> _Work to complete_: One line at a time, check the entries below for the word "getView", and copy each line that has it.

(Stored data entries)
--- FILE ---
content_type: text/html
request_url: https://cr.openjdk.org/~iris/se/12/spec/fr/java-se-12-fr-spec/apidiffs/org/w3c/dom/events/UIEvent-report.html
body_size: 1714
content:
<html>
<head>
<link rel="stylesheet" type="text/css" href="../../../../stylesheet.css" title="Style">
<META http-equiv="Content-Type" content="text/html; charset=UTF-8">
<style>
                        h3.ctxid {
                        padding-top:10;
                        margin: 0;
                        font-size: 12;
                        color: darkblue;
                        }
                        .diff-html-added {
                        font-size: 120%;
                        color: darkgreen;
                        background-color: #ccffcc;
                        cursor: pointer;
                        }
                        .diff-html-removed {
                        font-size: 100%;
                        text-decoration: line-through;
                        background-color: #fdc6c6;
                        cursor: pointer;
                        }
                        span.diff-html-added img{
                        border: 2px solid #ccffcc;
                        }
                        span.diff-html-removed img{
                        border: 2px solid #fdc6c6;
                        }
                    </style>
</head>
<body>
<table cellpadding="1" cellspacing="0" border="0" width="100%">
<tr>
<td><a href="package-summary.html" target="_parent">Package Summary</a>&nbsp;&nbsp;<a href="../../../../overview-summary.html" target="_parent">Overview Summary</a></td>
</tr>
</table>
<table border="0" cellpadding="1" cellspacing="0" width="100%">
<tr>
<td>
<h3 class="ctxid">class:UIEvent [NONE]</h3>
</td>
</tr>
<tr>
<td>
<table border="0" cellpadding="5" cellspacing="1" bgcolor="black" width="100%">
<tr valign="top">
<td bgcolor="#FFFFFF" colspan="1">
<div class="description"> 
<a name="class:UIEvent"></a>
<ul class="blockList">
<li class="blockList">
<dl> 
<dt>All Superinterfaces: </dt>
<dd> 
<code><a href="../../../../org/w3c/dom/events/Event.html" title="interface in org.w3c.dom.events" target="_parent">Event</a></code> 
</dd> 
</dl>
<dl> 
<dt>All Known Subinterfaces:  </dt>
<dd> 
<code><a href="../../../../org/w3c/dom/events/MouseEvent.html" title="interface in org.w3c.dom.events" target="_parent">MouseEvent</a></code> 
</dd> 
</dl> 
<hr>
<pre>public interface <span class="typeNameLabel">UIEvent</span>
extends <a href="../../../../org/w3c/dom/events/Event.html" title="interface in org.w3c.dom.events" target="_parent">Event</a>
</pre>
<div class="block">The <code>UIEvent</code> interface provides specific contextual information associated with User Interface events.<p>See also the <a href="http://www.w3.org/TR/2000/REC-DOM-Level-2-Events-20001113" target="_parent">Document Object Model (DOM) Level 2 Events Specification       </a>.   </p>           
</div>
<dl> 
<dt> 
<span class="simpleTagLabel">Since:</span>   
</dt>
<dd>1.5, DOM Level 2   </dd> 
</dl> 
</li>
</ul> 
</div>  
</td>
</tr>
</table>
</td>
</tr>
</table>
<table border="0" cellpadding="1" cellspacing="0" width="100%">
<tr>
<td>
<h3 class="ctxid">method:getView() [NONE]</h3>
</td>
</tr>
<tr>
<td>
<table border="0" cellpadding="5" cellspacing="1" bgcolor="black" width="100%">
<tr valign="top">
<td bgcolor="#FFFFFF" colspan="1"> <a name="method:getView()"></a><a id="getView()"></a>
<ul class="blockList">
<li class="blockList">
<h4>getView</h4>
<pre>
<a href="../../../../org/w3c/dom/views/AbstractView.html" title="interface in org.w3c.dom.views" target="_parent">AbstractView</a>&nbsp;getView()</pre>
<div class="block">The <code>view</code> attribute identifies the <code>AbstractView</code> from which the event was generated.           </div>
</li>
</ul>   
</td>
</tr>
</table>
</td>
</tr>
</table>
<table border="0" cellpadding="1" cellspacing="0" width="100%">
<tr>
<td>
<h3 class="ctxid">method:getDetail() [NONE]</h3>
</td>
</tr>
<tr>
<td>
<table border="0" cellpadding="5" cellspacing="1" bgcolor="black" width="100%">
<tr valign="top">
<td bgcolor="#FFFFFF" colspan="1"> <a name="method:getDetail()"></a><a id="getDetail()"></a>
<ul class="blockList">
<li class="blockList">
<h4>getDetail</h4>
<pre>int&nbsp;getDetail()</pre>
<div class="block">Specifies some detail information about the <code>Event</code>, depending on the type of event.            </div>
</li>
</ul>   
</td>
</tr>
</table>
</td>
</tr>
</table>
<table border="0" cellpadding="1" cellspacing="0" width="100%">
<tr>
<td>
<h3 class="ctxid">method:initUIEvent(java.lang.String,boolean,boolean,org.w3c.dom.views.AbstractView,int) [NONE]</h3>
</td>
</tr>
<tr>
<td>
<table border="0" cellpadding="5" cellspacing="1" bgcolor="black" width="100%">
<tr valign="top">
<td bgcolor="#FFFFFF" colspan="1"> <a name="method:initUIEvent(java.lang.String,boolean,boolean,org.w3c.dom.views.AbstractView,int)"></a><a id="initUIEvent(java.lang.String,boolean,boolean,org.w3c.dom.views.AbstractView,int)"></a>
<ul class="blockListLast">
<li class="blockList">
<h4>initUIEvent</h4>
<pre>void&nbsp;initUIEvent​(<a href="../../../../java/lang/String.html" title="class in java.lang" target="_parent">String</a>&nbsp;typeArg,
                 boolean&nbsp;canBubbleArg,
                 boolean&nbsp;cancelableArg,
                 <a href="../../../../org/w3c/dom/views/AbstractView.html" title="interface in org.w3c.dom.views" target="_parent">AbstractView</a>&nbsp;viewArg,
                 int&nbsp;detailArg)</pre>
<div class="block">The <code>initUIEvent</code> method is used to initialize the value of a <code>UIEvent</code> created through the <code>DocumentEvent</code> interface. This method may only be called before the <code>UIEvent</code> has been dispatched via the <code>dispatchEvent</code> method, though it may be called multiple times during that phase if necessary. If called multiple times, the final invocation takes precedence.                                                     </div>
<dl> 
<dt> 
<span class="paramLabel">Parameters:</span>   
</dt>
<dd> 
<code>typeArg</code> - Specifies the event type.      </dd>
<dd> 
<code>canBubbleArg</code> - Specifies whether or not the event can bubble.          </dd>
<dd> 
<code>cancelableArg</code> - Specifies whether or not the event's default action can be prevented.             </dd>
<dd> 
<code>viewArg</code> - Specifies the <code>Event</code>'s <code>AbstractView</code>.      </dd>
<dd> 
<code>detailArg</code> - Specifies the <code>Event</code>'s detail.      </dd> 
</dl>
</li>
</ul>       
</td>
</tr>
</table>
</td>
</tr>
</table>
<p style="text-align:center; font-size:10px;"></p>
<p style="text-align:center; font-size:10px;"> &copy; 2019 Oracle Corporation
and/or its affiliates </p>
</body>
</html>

> _Result_:
<h3 class="ctxid">method:getView() [NONE]</h3>
<td bgcolor="#FFFFFF" colspan="1"> <a name="method:getView()"></a><a id="getView()"></a>
<h4>getView</h4>
<a href="../../../../org/w3c/dom/views/AbstractView.html" title="interface in org.w3c.dom.views" target="_parent">AbstractView</a>&nbsp;getView()</pre>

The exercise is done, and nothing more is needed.